Friday, April 16, 2010

Greenberg

GREENBERG (Noah Baumbach, 2010)

In the dramedy GREENBERG Ben Stiller’s forty-year-old Roger Greenberg returns to California fresh off of a nervous breakdown and still nurturing his bitterness about pretty much everything. For six weeks Greenberg is to watch over his brother’s house, but doing nothing, save for the occasional carpentry, is his primary goal. He meets up with some old friends and begins a romance of a sort with his brother’s 25-year-old assistant Florence Greta Gerwig, but Greenberg can be so intent on being miserable and dragging others down with him that he’s in danger of pushing everyone away.

Writer-director Noah Baumbach’s most recent films, THE SQUID AND THE WHALE and MARGOT AT THE WEDDING, have found humor and pain through the examination of hurt people hurting people. GREENBERG continues that thematic exploration with the study of a prickly and self-sabotaging title character who isn’t a charming rogue but, to put it bluntly, a jerk.
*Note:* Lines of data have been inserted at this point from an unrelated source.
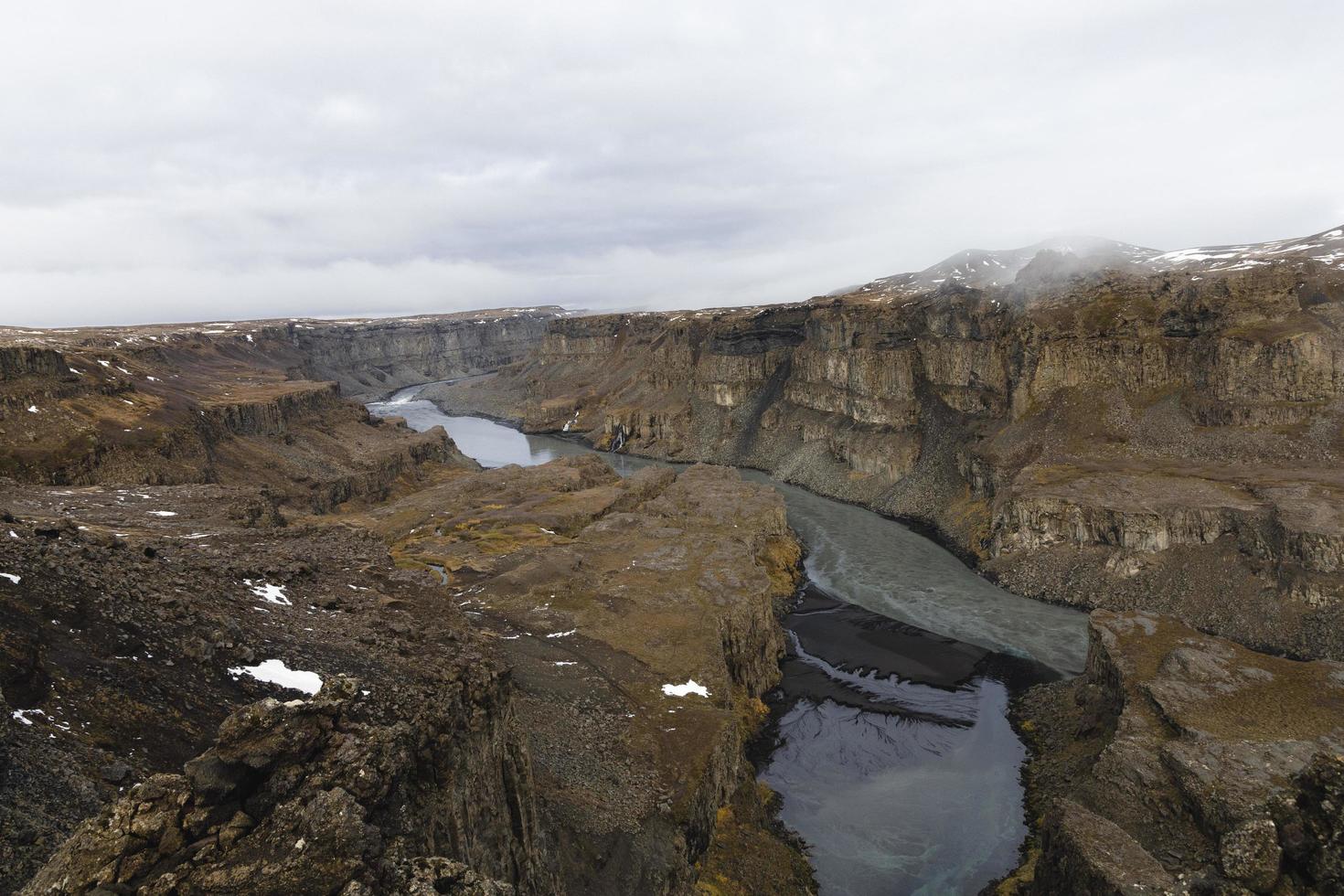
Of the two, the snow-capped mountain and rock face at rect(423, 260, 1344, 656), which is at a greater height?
the snow-capped mountain

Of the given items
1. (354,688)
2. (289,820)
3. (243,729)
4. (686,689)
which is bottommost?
(686,689)

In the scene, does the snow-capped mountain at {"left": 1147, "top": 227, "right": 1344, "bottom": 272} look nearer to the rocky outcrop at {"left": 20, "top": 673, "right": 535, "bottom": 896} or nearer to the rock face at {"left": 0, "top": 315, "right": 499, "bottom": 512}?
the rocky outcrop at {"left": 20, "top": 673, "right": 535, "bottom": 896}

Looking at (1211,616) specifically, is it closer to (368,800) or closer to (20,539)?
(368,800)

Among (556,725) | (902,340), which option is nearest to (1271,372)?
(902,340)

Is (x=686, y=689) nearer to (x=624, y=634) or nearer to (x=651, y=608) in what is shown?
(x=624, y=634)

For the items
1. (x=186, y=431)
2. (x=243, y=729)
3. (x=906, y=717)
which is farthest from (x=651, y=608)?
(x=186, y=431)

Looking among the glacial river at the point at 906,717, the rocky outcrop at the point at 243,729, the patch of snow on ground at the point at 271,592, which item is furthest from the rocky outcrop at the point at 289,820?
the glacial river at the point at 906,717

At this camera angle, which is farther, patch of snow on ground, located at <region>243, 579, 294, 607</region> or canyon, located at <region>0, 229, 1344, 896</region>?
patch of snow on ground, located at <region>243, 579, 294, 607</region>

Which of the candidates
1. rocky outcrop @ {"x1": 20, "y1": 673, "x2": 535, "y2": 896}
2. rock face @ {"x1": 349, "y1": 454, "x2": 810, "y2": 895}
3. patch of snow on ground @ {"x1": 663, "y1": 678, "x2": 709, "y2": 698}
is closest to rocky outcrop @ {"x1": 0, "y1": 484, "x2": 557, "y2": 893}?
rocky outcrop @ {"x1": 20, "y1": 673, "x2": 535, "y2": 896}

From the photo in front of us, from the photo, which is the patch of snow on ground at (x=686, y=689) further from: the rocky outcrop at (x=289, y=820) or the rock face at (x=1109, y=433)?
the rock face at (x=1109, y=433)
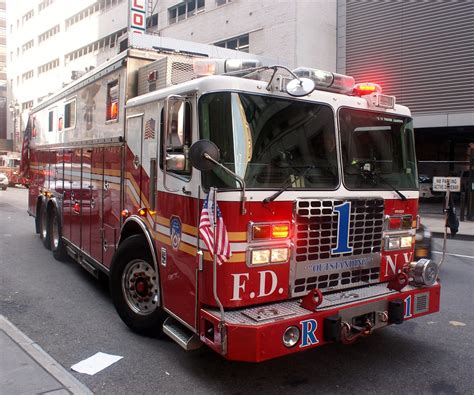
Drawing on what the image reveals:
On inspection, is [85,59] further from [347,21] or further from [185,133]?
[185,133]

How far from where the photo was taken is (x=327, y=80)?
426 cm

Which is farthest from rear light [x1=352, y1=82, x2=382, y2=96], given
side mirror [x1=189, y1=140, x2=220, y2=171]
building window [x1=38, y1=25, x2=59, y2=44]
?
building window [x1=38, y1=25, x2=59, y2=44]

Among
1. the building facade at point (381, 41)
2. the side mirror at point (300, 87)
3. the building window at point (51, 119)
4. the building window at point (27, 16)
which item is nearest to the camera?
the side mirror at point (300, 87)

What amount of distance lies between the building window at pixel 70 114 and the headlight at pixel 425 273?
536 cm

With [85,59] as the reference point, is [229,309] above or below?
below

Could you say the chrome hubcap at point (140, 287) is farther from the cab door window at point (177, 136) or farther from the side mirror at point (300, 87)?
the side mirror at point (300, 87)

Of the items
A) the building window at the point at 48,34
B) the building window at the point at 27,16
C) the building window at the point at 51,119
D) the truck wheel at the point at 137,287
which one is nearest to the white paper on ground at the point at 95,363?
the truck wheel at the point at 137,287

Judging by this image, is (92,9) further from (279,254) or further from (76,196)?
(279,254)

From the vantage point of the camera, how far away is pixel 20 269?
784cm

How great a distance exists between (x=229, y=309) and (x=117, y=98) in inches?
119

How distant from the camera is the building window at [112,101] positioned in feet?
18.2

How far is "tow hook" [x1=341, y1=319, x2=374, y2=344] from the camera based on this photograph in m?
3.79

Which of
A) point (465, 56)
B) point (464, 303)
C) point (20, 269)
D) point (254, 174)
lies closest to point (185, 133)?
point (254, 174)

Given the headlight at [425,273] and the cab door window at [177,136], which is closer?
the cab door window at [177,136]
Greenberg feels his life has spun out of control and attempts to bring order to it, whether through rehearsing his behavior, writing complaint letters, or lashing out when he feels others may be hitting a nerve. Stiller often makes Greenberg’s hostility and rants funny, but his strongest work comes in exercising the character’s worst reflexes without trolling for sympathy. The performance requires looking beyond the surface to see a wounded soul who believes he can only feel better by making others miserable.

Florence spots the vulnerability Greenberg obscures with his gruff nature, which is why Gerwig’s performance is key to making the film successful. Florence and Greenberg are kindred spirits searching for the same answers. She just hasn’t reached the moment when disappointment and doubt transform into despair. In inhabiting Florence’s awkward and unguarded optimism, Gerwig lets the character demonstrate another way of dealing with life’s bruises without becoming a redemptive figure.

Baumbach’s writing and direction of these characters display more of a novelistic touch that can make them tough to like all the time, but the approach produces a deeply felt view of flawed individuals.